Keeping in tune with the energetic yet heavy blend of rock and roll, glam rock and indie, the album’s opening track “Death Dance” instantly brings a connection with elements drawn from the pop-punk section of the rock genre. This is no surprise; the band have been compared to previous punk acts such as My Chemical Romance due to their style and have shown praise for pop-punk acts old and new, so the influence evidently has its roots in what has inspired the band from their very beginnings in 2008. “Death Dance” is a classic case of an upbeat tune with a far from happy message in its lyrics. Leith sings about masking thoughts and feelings, and changing himself to fit the world around him. He comments on being unsatisfied in an age where “sex and horror are gods” and “where all our bodies are flawed”, seeking to change to live with freedom and acceptance for all. The fear and pain in these thoughts, true or otherwise, is conveyed in such a layered way as his vocals are as rough and raw as the emotions in the words he sings out.

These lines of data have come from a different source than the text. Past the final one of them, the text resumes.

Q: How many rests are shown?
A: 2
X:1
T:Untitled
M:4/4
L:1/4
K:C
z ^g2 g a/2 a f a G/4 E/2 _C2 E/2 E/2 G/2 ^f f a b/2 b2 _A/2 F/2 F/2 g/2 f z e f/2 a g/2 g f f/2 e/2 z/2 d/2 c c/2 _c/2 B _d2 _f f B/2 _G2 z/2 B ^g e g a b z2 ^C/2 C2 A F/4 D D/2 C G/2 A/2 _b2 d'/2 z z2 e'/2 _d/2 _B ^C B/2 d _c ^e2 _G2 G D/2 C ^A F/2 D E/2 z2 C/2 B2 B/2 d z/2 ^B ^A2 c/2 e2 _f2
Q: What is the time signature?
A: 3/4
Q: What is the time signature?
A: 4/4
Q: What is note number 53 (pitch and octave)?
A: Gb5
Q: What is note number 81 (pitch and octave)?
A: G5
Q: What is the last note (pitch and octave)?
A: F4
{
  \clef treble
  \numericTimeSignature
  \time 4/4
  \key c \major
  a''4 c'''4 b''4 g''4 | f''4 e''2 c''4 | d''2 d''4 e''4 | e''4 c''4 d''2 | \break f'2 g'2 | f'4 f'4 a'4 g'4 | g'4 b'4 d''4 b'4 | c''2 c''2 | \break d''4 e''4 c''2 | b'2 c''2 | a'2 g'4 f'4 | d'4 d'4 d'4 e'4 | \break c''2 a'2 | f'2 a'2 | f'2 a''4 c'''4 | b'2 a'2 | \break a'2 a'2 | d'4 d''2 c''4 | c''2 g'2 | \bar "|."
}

Praise to Leith’s vocal versatility, when he can stand on that brink between clean and unclean vocals throughout the chorus; yet easily transition to smooth it out throughout the bridge of this tune. This is a continuing pattern throughout the album, and it is a testament to Leith’s abilities as the lead singer of Palaye Royale.
The album’s leading single “You’ll Be Fine” opens with a theatrical feel that lasts throughout the track’s first verse before transitioning back into the usual rock mix fans know and love. Theatricality works hand-in-hand with what Palaye Royale give the masses.
Special praise to the use of percussion throughout “You’ll Be Fine”, so praises to drummer Barrett for keeping up with the up-and-down beat of the song. Percussion is what keeps a song moving steady; keeping such a beat and pattern throughout a song such as this is a talent.
One of the more tragic tales on the album is the deathly themed “Hospital Beds”. A fan favourite thus far, it opens with a softer piano-led introduction, setting the tone of death and departure for the listener. The lyrics tell a story from the perspective of an individual who has passed on to the afterlife, watching another person who is nearing the end of her life, and speaks of living for the moment. Leith sings a request of “leave the living for today, and dying for tomorrow”, accompanied by a background sound of the collision of two music worlds.
Differing once more from their usual sound, Palaye Royale combine a sense of classical elements with their heavy rock style. The piano and electric guitar is a pairing made in rock heaven and further identifies the band as a twist in the genre. “Hospital Beds” is the band’s twist on a ballad, it seems, and they make the heavy emotion work with the heavy sound they produce.
Overall, the rock group’s sophomore studio album continues seamlessly from its ‘Side A’ predecessor, and amplifies the sound that Palaye Royale have now spent an entire decade perfecting, and are still honing and improving as time passes.
Prepare for the Final Boom.
Boom Boom Room (Side B) is out now via Sumerian Records.